Sid Meyers’ newest iteration of his immensely popular “Civilization” series is set to launch in Fall of 2014. The game is called “Civilization: Beyond Earth.” At first glance the game seems to be a reboot of an earlier Sid Meyers game launched in 1999 called “Sid Meyer’s Alpha Centauri,” which didn’t carry the “Civilization” name because of copyright issues.

According to IGN, “‘Alpha Centauri’ wasn’t called ‘Civilization’ because Firaxis and publisher Electronic Arts didn’t own the rights to the name. Firaxis regained the rights to ‘Civilization’ when it was bought by 2K, but the rights to the ‘Alpha Centauri’ name remain at Electronic Arts.”

While the game does have several similarities, it is a new reimaging of the “Civilization”game space. Mike Hutter of Game Informer asked the co-lead designer, Dave McDonough, “Why not just call it ‘Alpha Centauri?'”

McDonough explains:

There is a lot of inspiration from ‘Alpha Centauri’ in this game. We even have a couple of people who worked on that game still on the team and helping us make the game. It’s not ‘Alpha Centauri 2.’ It’s not a sequel. It’s a whole new imagining of what civilization in the future, civilization in space could be. There are many homages and nods and winks to ‘Alpha Centauri.’ And there’s a huge creative and spiritual debt we owe to the groundwork that game laid, but this is a whole new idea.

“Beyond Earth” allows players an opportunity to throw off the shackles of human history and shape their own destiny. Typically “Civilization” games have an endpoint in the modern age.

“There’s no modern age arrival point at which time you can crown a winner, so we could decide what it means to win,” McDonough told Game Informer. “We decided to make it the next great leap, the next great turning point in the story of the human race. You get to decide what that is.”

Civilization: Beyond Earth

Sid Meyers’ “Civilization: Beyond Earth” offers five different types of victory conditions that are tied to the new technology web. Technologies are categorized into three different types or affinities. Purity technologies help humanity make their new home more closely resemble Earth. Harmony options adapt settlers rather than the terrain for a symbiotic existence. Supremacy disregards the land and focuses on humanity’s independence from its environment involving a move toward a machine dependent existence. Each of these affinities has a related victory condition. The other two victories are a traditional military conquest and first contact, which involves finding evidence of alien life and making contact.

McDonough believes that the biggest change from traditional “Civilization” games is the switch from the traditional, linear tech tree to a more open-ended Tech web system.

“We’re huge fans of sci-fi from every part of pop culture and history, so we went to that and imagined a web where you start in the middle, surrounded by techs that are relatively recognizable based on conventional technology, and you go outward into any frontier you can imagine,” McDonough told IGN, “It’s also important to note that you’re not going to get all the technologies in a single game.
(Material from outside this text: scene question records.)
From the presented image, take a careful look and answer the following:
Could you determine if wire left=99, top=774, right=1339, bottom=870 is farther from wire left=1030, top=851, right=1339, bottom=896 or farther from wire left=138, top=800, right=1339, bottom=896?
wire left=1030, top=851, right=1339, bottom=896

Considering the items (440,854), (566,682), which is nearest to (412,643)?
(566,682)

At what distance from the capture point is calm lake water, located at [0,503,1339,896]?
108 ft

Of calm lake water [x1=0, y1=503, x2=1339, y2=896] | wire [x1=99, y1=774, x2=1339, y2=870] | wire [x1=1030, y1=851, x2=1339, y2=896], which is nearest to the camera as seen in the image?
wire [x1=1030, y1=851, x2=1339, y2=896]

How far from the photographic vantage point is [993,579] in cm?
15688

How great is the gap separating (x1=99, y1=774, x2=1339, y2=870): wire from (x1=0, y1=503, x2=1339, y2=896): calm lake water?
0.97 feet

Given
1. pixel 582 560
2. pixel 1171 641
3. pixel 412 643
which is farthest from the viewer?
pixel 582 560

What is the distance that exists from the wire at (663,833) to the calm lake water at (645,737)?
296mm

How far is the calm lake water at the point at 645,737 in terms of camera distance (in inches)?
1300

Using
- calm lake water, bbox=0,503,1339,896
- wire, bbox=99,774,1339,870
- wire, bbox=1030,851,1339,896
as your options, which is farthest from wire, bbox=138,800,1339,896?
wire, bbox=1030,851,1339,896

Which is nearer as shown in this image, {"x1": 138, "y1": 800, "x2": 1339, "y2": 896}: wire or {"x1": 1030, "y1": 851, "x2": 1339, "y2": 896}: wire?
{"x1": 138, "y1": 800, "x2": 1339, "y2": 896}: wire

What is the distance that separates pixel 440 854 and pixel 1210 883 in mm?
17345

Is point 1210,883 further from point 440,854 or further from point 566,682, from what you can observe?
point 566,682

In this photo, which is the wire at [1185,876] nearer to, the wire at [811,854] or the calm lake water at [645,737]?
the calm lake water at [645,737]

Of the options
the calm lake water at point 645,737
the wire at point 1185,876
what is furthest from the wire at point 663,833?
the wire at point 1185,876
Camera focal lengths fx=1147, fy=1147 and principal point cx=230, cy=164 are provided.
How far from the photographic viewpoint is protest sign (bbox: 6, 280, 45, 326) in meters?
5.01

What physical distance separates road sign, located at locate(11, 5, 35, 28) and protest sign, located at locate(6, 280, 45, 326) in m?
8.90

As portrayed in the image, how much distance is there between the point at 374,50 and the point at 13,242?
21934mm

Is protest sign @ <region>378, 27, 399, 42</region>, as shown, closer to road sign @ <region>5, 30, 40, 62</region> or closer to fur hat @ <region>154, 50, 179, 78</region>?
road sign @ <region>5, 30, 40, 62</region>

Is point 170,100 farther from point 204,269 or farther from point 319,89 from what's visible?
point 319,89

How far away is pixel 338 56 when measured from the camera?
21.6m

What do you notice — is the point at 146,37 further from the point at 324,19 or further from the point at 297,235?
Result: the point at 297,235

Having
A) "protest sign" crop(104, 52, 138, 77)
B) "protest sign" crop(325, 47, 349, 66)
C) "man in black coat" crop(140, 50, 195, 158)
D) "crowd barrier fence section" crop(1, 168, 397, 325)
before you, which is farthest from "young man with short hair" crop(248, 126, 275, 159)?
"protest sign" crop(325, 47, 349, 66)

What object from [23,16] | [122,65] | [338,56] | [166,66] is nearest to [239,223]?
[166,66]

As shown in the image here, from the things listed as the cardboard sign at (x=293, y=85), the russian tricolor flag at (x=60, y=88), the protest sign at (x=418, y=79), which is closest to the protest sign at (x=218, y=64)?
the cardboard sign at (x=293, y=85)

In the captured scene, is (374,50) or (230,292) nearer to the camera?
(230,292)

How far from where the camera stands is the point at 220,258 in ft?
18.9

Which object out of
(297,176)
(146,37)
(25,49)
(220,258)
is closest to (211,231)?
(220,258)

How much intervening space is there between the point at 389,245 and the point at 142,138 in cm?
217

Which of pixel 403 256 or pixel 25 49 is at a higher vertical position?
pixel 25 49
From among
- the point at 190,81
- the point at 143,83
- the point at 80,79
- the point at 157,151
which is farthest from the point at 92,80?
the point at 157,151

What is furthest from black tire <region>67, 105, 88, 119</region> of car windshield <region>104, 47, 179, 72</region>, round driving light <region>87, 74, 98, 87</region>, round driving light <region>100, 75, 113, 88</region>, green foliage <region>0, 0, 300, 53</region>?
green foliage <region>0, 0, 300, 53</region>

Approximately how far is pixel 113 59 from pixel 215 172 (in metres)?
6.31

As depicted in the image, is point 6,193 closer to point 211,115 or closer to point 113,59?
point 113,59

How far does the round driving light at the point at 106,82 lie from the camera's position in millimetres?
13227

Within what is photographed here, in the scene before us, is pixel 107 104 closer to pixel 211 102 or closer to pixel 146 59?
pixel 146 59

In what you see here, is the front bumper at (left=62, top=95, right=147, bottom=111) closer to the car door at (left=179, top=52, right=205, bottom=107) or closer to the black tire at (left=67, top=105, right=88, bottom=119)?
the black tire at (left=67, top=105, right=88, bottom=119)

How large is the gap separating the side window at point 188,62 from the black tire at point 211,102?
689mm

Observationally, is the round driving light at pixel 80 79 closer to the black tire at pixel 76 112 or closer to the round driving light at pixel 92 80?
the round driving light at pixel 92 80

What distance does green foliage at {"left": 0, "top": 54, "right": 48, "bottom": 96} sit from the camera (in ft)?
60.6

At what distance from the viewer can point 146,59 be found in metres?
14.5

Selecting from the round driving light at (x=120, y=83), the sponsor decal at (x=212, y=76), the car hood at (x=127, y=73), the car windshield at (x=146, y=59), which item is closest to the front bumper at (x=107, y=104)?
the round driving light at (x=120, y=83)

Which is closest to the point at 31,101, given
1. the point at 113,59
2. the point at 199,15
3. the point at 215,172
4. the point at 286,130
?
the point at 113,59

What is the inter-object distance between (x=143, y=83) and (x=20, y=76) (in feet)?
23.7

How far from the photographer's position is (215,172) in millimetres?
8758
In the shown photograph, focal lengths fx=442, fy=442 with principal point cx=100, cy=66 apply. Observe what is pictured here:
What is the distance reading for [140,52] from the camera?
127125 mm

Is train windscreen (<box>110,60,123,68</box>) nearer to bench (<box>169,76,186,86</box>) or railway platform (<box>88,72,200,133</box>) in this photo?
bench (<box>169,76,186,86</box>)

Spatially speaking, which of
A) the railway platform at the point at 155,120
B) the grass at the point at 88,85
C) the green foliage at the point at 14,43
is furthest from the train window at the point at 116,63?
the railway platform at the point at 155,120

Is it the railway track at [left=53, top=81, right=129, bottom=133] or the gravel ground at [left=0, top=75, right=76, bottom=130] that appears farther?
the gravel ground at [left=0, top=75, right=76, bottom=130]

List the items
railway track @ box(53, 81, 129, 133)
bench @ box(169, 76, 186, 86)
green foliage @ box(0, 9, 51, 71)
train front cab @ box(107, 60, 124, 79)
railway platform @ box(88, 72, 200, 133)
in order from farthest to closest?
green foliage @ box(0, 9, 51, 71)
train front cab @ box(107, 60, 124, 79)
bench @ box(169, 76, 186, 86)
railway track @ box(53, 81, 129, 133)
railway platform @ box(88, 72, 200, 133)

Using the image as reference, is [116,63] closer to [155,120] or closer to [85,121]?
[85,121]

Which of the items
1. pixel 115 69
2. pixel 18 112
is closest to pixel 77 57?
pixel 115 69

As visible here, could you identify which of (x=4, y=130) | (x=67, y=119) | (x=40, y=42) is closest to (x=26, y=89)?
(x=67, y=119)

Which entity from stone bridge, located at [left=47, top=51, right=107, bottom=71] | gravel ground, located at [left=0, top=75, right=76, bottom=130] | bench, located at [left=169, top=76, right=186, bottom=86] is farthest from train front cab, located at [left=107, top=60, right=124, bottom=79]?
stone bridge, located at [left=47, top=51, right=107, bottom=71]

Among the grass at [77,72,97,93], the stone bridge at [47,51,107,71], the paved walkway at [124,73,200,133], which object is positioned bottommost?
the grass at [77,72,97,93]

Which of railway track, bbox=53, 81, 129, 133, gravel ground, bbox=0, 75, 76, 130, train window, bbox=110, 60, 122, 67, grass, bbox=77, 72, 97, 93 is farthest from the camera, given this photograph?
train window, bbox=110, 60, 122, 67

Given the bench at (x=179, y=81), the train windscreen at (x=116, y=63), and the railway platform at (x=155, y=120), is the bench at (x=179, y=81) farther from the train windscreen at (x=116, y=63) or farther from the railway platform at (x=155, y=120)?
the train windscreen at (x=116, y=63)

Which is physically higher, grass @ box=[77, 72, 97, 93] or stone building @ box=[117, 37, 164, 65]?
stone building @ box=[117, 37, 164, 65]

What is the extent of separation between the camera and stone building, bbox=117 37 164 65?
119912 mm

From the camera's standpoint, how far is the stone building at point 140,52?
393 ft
The clash between your technological limits will drive a lot of the in-game play. The web design allows you to play the game in a discovery-oriented mode.”
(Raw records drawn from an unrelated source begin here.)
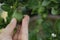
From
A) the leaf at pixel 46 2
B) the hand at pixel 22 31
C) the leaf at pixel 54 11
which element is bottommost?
the hand at pixel 22 31

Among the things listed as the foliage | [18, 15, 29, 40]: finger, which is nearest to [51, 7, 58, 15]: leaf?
the foliage

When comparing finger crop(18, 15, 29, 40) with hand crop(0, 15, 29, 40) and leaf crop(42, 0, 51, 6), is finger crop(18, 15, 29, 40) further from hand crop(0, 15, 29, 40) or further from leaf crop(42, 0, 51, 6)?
leaf crop(42, 0, 51, 6)

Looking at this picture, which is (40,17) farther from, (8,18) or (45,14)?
(8,18)

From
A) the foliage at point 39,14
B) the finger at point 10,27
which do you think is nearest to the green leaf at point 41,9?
the foliage at point 39,14

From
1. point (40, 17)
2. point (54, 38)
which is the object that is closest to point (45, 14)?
point (40, 17)

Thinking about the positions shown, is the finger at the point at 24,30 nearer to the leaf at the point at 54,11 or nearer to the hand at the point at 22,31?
the hand at the point at 22,31

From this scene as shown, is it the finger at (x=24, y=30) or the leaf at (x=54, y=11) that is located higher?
the leaf at (x=54, y=11)
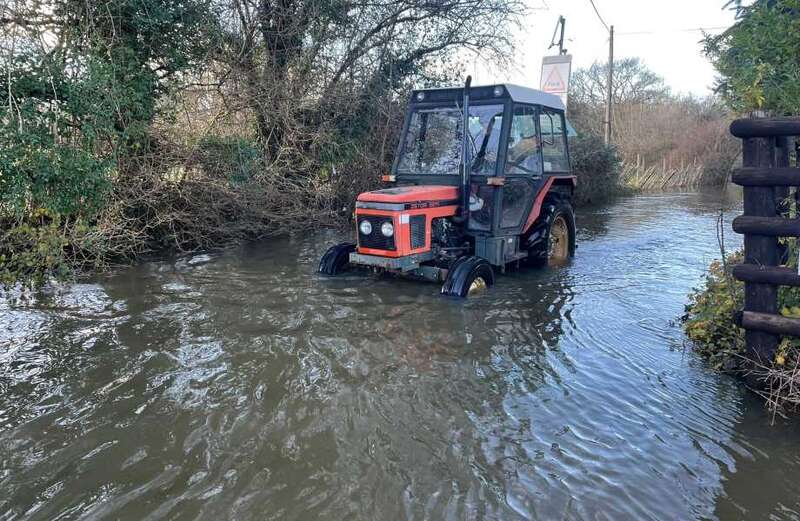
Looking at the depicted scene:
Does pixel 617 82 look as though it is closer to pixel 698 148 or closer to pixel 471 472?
pixel 698 148

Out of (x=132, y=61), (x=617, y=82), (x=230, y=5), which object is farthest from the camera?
(x=617, y=82)

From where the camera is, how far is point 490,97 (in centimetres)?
689

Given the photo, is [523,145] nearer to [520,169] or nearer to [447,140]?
[520,169]

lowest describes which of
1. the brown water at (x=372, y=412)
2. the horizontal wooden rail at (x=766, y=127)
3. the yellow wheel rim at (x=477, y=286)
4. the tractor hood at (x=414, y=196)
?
the brown water at (x=372, y=412)

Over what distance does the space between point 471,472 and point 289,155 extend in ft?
27.9

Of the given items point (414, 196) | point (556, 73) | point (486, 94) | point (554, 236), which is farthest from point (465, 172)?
point (556, 73)

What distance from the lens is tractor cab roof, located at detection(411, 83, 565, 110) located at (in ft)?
22.4

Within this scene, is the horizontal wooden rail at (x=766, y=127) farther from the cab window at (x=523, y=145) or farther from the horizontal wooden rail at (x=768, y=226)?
the cab window at (x=523, y=145)

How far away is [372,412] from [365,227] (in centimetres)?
324

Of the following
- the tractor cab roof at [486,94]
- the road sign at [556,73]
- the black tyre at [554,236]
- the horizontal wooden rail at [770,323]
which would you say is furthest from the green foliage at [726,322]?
the road sign at [556,73]

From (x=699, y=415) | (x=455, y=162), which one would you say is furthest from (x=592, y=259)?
(x=699, y=415)

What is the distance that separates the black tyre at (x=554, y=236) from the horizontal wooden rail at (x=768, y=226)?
12.9ft

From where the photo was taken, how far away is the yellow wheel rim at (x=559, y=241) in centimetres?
877

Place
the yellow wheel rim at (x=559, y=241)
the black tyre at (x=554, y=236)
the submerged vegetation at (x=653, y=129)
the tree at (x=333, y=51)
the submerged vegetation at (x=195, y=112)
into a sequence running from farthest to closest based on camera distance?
the submerged vegetation at (x=653, y=129)
the tree at (x=333, y=51)
the yellow wheel rim at (x=559, y=241)
the black tyre at (x=554, y=236)
the submerged vegetation at (x=195, y=112)
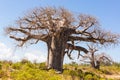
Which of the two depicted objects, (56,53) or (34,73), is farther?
(56,53)

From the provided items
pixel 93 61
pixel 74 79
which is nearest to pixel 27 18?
pixel 74 79

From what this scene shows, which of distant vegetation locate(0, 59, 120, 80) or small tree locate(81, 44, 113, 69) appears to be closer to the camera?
distant vegetation locate(0, 59, 120, 80)

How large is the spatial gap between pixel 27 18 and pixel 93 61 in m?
14.3

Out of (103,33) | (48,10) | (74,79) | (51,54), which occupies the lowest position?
(74,79)

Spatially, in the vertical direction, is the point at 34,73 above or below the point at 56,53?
below

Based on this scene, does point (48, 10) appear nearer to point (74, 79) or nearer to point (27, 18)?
point (27, 18)

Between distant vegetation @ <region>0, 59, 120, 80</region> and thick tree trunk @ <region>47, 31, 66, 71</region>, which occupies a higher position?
thick tree trunk @ <region>47, 31, 66, 71</region>

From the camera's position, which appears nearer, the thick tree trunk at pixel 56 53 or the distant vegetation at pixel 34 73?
the distant vegetation at pixel 34 73

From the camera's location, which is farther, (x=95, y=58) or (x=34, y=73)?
(x=95, y=58)

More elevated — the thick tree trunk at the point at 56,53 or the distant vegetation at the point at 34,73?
the thick tree trunk at the point at 56,53

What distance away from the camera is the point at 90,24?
22297mm

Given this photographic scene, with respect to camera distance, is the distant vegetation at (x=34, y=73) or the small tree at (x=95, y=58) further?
the small tree at (x=95, y=58)

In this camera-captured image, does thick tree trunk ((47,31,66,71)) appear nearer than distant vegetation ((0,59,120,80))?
No

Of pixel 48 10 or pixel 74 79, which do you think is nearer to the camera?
pixel 74 79
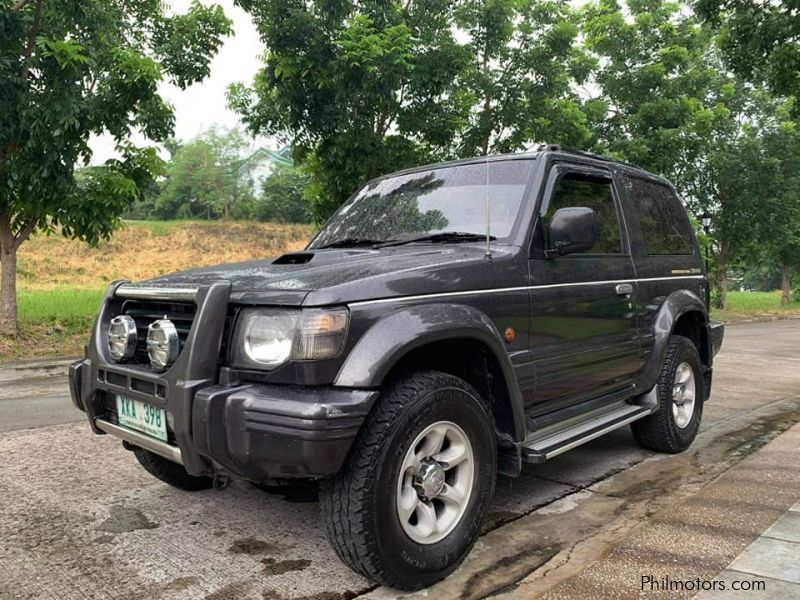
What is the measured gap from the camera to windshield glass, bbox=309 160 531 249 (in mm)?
3506

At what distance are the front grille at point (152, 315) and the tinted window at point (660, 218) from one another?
3055 millimetres

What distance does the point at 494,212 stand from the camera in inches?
138

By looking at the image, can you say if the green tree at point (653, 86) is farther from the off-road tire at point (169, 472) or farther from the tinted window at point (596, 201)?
the off-road tire at point (169, 472)

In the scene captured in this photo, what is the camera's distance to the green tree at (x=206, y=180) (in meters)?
51.1

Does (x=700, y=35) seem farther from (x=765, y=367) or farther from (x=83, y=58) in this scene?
(x=83, y=58)

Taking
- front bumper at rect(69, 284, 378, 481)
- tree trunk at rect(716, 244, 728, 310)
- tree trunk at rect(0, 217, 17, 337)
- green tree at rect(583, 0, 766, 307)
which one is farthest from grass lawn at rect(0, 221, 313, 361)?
tree trunk at rect(716, 244, 728, 310)

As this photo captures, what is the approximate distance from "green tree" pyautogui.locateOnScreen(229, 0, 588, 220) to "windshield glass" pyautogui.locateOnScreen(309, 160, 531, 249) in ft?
18.0

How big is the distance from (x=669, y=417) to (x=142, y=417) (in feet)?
11.2

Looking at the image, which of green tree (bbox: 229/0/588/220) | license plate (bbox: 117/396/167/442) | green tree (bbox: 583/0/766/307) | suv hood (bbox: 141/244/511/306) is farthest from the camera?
green tree (bbox: 583/0/766/307)

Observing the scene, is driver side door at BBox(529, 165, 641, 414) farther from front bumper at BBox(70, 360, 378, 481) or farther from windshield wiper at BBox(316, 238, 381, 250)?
front bumper at BBox(70, 360, 378, 481)

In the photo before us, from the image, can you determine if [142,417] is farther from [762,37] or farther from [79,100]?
[762,37]

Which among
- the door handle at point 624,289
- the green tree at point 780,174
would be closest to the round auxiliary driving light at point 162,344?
the door handle at point 624,289

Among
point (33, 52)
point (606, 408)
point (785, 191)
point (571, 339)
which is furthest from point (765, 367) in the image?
point (785, 191)

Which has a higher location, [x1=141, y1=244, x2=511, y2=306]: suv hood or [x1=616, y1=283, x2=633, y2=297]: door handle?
[x1=141, y1=244, x2=511, y2=306]: suv hood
While competing against other human civilization players will also have to contend with alien life that differs greatly from the traditional barbarians of games past. McDonough explains, “Civ 5’s barbarians are really more like a speed bump or an early-game punching bag for you to kind of get your military chops before you’re ready to get into a real war. In this game, they’re completely different. It’s really a whole other opponent that plays completely asymmetrically to any of the human players.”

Even with all these changes Beyond Earth will still feel very familiar to fans of the Civilization franchise. Civilization: Beyond Earth will arrive in 2014 for PC.